Todos nos hemos repetido frases como estas en alguna ocasión, todas las personas han sentido la tortura del arrepentimiento, la culpa por algo que se hizo, que no se hizo y debería haberse hecho, o por algo que no salió bien. Es muy normal en situaciones en las que queremos agradar y gustar a los demás.

Mostrándonos como realmente somos nos sentimos diferentes al resto y eso a veces nos causa miedo, al rechazo a que el cariño que deseamos recibir se vea comprometido.

Acompañando a la acción (por ejemplo decirle a una amiga que no tenemos ganas de salir con ella ese día) se produce un juicio en la persona que no corresponde con la imagen de sí misma (no soy una buena amiga, no me merezco el cariño de mis amigos) y de ahí el sentimiento de culpa.

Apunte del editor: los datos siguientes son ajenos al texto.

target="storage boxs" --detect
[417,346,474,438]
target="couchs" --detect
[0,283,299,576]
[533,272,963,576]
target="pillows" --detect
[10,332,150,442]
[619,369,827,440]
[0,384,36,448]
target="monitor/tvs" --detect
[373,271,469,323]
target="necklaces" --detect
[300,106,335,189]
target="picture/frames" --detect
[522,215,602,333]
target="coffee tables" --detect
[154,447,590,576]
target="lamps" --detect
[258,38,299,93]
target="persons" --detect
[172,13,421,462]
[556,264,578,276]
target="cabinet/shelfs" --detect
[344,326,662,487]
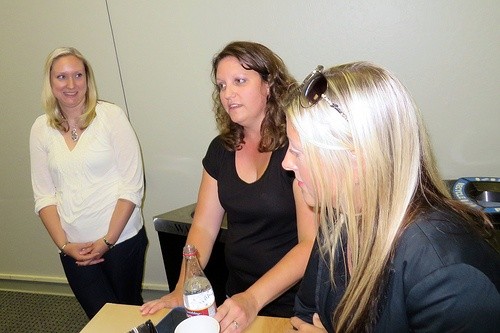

La culpa busca el castigo, es la emoción de los que buscan desesperadamente que les quieran.

Para manejarla hay que cambiar la acción que entra en conflicto con la percepción de uno mismo. Es necesario ampliar la imagen o código moral sobre el que actuamos. Para ello será preciso aceptar que como seres humanos tenemos derecho a equivocarnos y rectificar, a opinar distinto de los demás. Los sentimientos cumplen la función de informarnos sobre lo que nos rodea, sobre como percibimos nuestro mundo, pero no podemos sobredimensionarlos ni dejar que nos controlen. Hay que saber escucharlos y saber qué nos piden.